──────── PROVIDED TEXT ────────

I have a feeling I may get some 2x4's on this but here goes anyway.

Since around October last year I've been completely NC with stbxWW. It's been great & I've also posted about it here a few times. Lately I've been really working on myself... mostly through a new found interest in spirituality, and specifically through something called "The Power of Now". I have to say it's changed my whole outlook on life.

A for instance is that while I still joke around on here about taking Valium, I absolutely have no need for it now. I am totally at peace with myself, and more importantly with what happened pre & post d-day, my D and life in general.

Obviously brevity is still a problem for me and the mini book above was a long way around at getting to what I need some advice on.

Since my life change, I've begun to communicate with stbx again quite often. All the convos are amiable and I've been pleasantly surprised by that. Please don't get me wrong here... I am in no way even remotely considering trying to get back together with stbx. That ship has sailed, never to return.

──────── GIVEN INFORMATION ────────

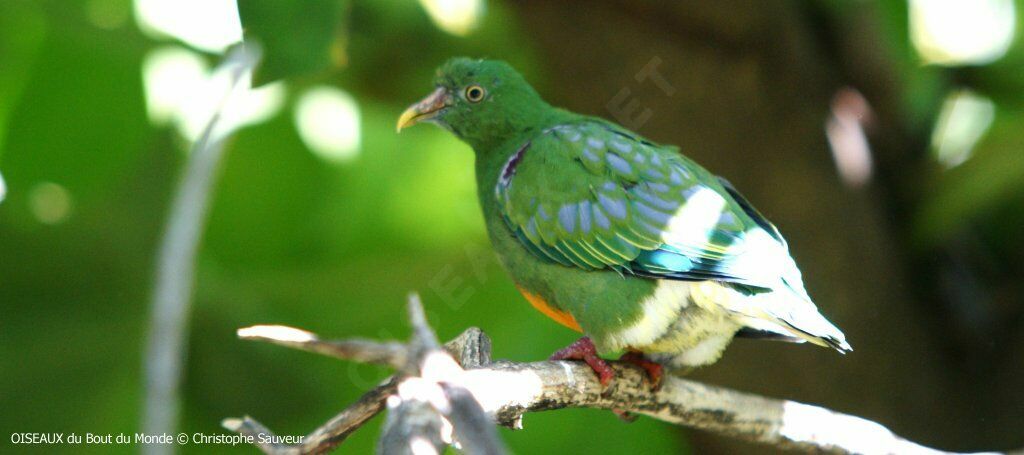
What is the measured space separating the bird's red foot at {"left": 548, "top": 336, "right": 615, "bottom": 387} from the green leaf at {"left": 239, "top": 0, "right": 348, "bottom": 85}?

────────

→ **TASK TO COMPLETE**:
From the forum post, return word for word the passage that begins with the words containing "Since around October" and ends with "some advice on.".

→ **RESULT OF THE TASK**:
Since around October last year I've been completely NC with stbxWW. It's been great & I've also posted about it here a few times. Lately I've been really working on myself... mostly through a new found interest in spirituality, and specifically through something called "The Power of Now". I have to say it's changed my whole outlook on life.

A for instance is that while I still joke around on here about taking Valium, I absolutely have no need for it now. I am totally at peace with myself, and more importantly with what happened pre & post d-day, my D and life in general.

Obviously brevity is still a problem for me and the mini book above was a long way around at getting to what I need some advice on.